More specifically, insulin resistance causes endothelial cells that line blood vessels to become less sensitive to insulin’s ability to increase nitrous oxide (NO) production that dilates blood vessels. Stiffer blood vessels lead to high blood pressure and cardiovascular disease. Insulin resistance predicts lower glucose uptake in the brain, which leads to less brain energy and compromised brain function. Insulin resistance promotes inflammation. Finally, insulin resistance shifts production of LDL-cholesterol from pattern A (larger, more buoyant, less atherosclerotic) to pattern B (smaller, denser, more atherosclerotic).

Accumulating evidence points towards insulin resistance as a cause of obesity rather than over-eating. For decades, researchers and health organizations have promoted the energy-balance model of obesity. Briefly, this model assumes that “a calorie is a calorie” in terms of weight gain and loss. According to this model, differing levels of carbohydrates, protein, and fats in foods don’t matter much, except insofar as the number of calories or the palatability of foods are concerned. Weight gain is explained as excess caloric intake relative to energy expended often coupled with a sedentary lifestyle. In other words, people who gain weight and get fat eat too many calories and don’t get enough exercise.

This sensible-sounding model has two major limitations. First, exhortations from medical authorities to eat fewer calories and exercise more have not prevented the large rise in obesity in the US and elsewhere over the last five decades. Second, persons with obesity are often stigmatized for their “failure” to exert sufficient will power over their eating or for some other assumed psychological defect.

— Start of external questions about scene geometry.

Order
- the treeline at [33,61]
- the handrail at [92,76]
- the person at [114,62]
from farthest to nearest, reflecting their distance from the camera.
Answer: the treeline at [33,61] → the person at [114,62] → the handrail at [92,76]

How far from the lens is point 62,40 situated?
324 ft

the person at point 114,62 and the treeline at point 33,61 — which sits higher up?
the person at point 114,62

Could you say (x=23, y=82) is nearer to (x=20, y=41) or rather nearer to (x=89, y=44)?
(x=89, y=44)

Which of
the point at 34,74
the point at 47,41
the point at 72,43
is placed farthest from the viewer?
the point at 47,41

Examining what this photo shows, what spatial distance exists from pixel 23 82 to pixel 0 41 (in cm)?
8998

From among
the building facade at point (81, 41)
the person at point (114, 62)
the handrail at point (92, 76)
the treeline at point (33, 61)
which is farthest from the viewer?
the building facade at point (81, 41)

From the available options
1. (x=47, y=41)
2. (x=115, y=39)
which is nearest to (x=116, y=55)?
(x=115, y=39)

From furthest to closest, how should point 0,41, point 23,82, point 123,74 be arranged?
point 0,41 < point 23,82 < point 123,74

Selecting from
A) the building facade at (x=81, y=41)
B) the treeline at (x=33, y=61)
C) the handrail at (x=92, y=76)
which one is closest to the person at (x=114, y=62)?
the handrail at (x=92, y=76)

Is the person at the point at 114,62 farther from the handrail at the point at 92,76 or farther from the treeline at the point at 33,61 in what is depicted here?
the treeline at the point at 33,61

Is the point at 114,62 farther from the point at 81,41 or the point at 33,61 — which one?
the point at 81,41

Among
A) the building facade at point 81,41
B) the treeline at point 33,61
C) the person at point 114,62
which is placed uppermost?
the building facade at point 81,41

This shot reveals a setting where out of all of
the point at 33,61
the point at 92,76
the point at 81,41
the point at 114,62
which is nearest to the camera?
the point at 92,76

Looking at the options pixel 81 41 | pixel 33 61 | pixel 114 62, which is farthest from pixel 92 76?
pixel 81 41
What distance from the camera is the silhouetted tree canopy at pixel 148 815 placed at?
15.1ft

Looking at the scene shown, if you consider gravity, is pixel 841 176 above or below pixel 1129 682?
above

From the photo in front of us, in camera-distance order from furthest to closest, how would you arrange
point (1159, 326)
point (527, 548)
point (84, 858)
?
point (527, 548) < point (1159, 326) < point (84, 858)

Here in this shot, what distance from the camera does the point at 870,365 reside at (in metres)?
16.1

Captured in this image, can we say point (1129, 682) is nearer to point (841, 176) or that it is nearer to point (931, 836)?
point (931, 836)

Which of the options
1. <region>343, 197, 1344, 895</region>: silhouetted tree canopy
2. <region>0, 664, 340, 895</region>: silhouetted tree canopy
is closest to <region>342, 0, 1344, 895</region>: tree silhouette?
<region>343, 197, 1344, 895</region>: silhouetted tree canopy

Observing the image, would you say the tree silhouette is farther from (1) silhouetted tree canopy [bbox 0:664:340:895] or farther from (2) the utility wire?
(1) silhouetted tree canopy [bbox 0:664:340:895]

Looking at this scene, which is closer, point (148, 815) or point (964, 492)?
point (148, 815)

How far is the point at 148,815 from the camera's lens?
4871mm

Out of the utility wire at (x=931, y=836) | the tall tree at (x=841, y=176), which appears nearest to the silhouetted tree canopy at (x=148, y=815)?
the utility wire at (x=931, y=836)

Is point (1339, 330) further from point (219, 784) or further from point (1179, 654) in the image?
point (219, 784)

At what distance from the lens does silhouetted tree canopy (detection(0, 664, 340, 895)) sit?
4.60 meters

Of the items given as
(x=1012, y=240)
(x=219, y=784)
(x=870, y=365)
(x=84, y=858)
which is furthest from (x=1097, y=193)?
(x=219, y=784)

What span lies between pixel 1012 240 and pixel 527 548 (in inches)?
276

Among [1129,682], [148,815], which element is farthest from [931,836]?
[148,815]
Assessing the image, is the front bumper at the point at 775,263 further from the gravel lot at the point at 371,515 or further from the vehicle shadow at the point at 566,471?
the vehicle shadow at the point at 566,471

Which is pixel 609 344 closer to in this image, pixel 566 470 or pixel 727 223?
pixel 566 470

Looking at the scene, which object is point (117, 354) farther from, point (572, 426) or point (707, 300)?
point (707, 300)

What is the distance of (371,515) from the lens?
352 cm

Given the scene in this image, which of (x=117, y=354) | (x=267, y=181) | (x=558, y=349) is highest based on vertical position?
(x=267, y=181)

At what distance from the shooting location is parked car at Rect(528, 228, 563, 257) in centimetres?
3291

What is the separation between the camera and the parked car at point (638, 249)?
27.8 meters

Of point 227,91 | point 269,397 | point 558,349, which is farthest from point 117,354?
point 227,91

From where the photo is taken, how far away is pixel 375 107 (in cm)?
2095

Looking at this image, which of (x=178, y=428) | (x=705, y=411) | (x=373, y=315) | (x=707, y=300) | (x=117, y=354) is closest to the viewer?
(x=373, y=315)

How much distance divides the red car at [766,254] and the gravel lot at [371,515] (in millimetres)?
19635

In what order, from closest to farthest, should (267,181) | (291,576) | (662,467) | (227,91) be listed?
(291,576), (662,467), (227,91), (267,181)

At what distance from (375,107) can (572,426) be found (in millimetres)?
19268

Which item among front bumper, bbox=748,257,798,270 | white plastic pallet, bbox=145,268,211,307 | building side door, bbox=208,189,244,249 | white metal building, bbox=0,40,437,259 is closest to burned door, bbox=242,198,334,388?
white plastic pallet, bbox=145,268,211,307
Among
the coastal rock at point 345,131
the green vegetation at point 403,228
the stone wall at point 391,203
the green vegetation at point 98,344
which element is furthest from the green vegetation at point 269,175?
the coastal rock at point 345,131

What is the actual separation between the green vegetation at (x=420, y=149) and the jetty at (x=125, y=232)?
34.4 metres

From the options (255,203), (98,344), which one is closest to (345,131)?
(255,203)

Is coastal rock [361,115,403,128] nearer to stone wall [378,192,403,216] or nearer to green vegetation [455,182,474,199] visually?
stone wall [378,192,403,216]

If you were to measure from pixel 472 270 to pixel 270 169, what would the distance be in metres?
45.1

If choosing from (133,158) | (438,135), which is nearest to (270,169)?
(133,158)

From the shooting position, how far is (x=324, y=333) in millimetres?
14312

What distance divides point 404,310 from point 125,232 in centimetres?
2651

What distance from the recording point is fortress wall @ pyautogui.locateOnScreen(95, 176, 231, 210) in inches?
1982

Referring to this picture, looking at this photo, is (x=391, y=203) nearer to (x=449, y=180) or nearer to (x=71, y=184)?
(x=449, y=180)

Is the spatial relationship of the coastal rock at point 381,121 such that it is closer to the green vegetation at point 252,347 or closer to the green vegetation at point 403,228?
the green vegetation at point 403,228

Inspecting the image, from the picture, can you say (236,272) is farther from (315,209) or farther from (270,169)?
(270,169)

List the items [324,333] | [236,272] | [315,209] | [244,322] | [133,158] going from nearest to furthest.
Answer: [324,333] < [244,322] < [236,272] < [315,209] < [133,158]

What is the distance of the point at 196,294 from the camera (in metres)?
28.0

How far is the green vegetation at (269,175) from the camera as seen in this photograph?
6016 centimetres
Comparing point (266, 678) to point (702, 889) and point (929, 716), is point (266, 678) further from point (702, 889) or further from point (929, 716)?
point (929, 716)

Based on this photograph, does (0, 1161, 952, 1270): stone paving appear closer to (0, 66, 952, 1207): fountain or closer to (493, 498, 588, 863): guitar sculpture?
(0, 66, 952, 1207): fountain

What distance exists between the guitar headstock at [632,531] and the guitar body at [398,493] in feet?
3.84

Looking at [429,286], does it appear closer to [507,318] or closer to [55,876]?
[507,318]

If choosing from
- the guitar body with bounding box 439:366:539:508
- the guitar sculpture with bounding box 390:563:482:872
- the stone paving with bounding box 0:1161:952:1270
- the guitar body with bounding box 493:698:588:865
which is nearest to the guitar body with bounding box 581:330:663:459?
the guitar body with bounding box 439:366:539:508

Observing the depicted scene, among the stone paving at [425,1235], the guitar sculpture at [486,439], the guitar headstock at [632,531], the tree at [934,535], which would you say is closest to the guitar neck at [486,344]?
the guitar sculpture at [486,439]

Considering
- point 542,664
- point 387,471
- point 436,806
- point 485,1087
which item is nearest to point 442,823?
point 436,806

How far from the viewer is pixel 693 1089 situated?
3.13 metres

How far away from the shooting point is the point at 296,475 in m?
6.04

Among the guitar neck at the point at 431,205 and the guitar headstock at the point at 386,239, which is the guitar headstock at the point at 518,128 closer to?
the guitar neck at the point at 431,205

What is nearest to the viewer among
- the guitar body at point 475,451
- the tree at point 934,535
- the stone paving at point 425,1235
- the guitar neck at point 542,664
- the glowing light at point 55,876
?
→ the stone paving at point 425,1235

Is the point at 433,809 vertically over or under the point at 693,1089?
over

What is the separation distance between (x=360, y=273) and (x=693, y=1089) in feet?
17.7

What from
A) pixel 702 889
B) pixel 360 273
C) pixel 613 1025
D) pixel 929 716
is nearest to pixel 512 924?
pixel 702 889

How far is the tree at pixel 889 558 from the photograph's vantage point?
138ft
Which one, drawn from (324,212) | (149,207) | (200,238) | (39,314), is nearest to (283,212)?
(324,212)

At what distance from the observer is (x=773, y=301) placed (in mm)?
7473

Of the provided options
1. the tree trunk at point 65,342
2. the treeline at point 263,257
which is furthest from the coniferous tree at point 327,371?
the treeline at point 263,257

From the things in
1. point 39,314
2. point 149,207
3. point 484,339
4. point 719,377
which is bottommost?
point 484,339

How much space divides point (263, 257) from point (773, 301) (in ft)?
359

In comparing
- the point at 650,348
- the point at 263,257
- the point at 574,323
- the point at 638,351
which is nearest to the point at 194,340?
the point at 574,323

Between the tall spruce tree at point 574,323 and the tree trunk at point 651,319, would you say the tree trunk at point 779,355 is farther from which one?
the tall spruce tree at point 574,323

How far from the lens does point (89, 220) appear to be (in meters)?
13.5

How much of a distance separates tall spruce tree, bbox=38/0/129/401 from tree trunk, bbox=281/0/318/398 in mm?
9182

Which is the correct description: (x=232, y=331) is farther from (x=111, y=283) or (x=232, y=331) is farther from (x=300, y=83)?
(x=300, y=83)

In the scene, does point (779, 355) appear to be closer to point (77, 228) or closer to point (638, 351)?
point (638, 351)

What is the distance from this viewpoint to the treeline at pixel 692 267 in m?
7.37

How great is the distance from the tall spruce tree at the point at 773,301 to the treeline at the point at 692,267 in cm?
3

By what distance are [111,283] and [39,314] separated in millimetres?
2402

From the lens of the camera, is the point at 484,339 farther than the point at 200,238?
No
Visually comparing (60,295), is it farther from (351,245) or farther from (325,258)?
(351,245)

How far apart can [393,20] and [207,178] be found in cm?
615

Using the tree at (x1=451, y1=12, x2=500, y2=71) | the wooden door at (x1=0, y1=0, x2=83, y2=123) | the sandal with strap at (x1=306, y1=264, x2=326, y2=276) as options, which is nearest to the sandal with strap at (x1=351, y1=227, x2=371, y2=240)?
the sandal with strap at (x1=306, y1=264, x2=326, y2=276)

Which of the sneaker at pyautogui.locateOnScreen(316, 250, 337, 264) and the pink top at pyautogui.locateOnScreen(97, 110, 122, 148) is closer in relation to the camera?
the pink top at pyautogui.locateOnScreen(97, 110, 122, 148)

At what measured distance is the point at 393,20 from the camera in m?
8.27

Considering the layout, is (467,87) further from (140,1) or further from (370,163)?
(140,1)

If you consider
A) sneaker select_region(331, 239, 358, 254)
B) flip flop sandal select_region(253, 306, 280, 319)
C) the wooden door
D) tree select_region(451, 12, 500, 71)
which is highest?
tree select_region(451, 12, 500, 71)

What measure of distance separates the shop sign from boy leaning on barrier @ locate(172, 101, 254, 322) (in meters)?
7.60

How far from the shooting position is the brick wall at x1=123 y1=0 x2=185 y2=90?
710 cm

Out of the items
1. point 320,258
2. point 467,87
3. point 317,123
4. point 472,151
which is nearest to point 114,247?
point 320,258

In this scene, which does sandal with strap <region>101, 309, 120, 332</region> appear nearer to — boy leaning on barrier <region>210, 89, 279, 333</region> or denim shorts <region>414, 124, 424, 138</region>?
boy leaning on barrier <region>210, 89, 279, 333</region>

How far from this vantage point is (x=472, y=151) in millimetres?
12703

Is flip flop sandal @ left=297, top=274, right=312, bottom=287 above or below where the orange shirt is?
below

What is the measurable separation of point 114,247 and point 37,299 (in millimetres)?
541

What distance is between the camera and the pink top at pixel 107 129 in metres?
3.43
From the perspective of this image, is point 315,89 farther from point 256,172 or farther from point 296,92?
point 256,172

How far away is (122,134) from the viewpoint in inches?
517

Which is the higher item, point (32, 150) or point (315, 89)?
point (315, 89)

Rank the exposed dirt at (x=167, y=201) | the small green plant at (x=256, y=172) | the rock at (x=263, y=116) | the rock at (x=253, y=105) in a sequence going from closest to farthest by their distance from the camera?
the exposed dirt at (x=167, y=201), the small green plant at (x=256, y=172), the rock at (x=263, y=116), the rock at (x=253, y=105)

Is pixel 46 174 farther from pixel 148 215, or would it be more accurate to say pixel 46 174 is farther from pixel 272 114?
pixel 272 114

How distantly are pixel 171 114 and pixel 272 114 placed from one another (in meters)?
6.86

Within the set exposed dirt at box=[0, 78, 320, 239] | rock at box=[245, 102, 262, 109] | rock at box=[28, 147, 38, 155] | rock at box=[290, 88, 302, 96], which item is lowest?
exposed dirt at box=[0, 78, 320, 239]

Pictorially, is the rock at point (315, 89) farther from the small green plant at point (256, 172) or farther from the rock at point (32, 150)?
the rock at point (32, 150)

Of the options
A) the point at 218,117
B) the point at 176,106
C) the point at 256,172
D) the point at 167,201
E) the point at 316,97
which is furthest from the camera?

David Ludwig, a nutrition researcher at Harvard, and colleagues argue for the carbohydrate-insulin model of obesity as alternative to the energy-balance model. The carbohydrate-insulin model reverses the direction of causality, namely that excessive deposition of dietary energy as fat leads to reduced satiety, increased hunger, and more eating. As the name “carbohydrate-insulin” model suggests, the key actors are carbs and insulin. Eating lots of carbs with high glycemic load (in other words, readily digestible and absorbable carbs, such as refined grains, potatoes, foods with lots of added sugar), leads to sharp rises in blood insulin.

In response, muscles rapidly take up blood glucose as food energy. Several hours after a high-glycemic load meal, blood glucose drops to low levels, which stimulate hunger and eating. Ironically, the demonization of fat over the past 50 years (as a primary cause of obesity) has led food manufacturers to increase the proportion of processed foods with high-glycemic load carbs. Plus, processed foods comprise more than half of the average American’s food intake. According to the carbohydrate-insulin model, losing weight or maintaining weight loss is more a matter of what kinds of carbs you eat rather than how many calories you eat.

What can you do to avoid or reverse insulin resistance? Get plenty of physical activity and emphasize low-glycemic load foods. In practice, this means eating lots of green leafy veggies, other non-starchy vegetables, legumes (beans, lentils), unsweetened yogurt, and fruits, along with healthy fats from avocadoes, nuts, seeds, and olive oil. Minimizing high-glycemic load foods also mean cutting back on white bread, other refined grain products (cookies, muffins, bagels), potatoes, and sugary beverages. Eat better, not necessarily less, to avoid insulin resistance, minimize your risk of chronic diseases, and enjoy better cardiometabolic health.